(Consigne 1): Pour chacune des affirmations suivantes, indiquez par oui ou par non si elle concorde avec le texte sur le syndicat TÜMTİS, et citez à l’identique les mots du texte qui tranchent : (a) le TÜMTİS a signé une convention collective avec UPS en 2011 ; (b) cette victoire a été obtenue après six mois de grève ; (c) Kenan Özturk est le Secrétaire général de la syndicalisation.
(Consigne 2): Rédigez la suite du texte sur le syndicat TÜMTİS, en reprenant après sa dernière phrase.

(Texte du document):
________________

Le TÜMTİS a donné « un bon exemple » aux syndicats turcs en ce qui concerne l’importance de la solidarité internationale des travailleurs.
Au fur et à mesure que des entreprises internationales comme UPS et DHL commençaient à dominer le marché national dans les années 2000, le Syndicat des transporteurs routiers de Turquie (TÜMTİS), largement composé d’employés de sociétés de livraison à petite échelle, vit le nombre de ses membres commencer à s’amoindrir. Le syndicat décida alors de prendre une initiative audacieuse : cibler UPS. Le Secrétaire général de la syndicalisation, Muharrem Yıldırım, décrit cependant le geste comme une question de survie : « Syndicaliser UPS a été tellement difficile que si cela n’avait pas été nécessaire, cela aurait été impossible. »
Le succès rencontré par le TÜMTİS dans la signature d’une convention collective avec UPS en 2011 (une victoire remportée après neuf mois éprouvants sur les piquets de grève) a fait de ce syndicat un modèle pour d’autres syndicats qui affrontent un climat de syndicalisation de plus en plus hostile.
« En Turquie, la loi prévoit de très nombreux droits syndicaux en théorie ; cependant, dans la pratique, il existe des milliers de barrières pour empêcher les travailleurs de revendiquer ces droits, » déclare Kenan Özturk, président du TÜMTİS.

________________

(Données sources):

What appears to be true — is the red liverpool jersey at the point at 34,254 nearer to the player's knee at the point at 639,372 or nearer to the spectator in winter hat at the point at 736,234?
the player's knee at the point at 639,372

________________

(Réponse 1):
(a) Oui : « la signature d’une convention collective avec UPS en 2011 ».
(b) Non : « une victoire remportée après neuf mois éprouvants sur les piquets de grève ».
(c) Non : « Kenan Özturk, président du TÜMTİS ».

(Réponse 2):
TÜMTİS a rencontré quelques-uns de ces obstacles au cours de ses premières tentatives de pénétration dans des entreprises internationales ; des oppositions documentées dans une étude de cas préparée par l’universitaire Alpkan Birelma et publiée par l’ONG allemande Friedrich-Ebert-Stiftung (FES) en avril 2017. Par exemple : lorsque le TÜMTİS tenta de syndicaliser les travailleurs chez deux sous-traitants d’Unilever en 2008, un tribunal statua que ces sociétés ne relevaient pas de la compétence du syndicat, car il ne s’agissait pas d’entreprises de transport routier. Le droit du travail turc autorise un syndicat à organiser les travailleurs d’une industrie spécifique uniquement, selon la définition du ministère du Travail qui peut souvent se révéler arbitraire. Une autre tentative de syndicalisation de travailleurs, cette fois-ci dans une entreprise de charge portuaire sous-traitée sur un quai appartenant à une entreprise internationale, a échoué lorsque l’employeur avait transféré les employés en sous-traitance vers sa propre entreprise, faisant d’eux des dockers et les rendant donc inadmissibles comme membres du TÜMTİS.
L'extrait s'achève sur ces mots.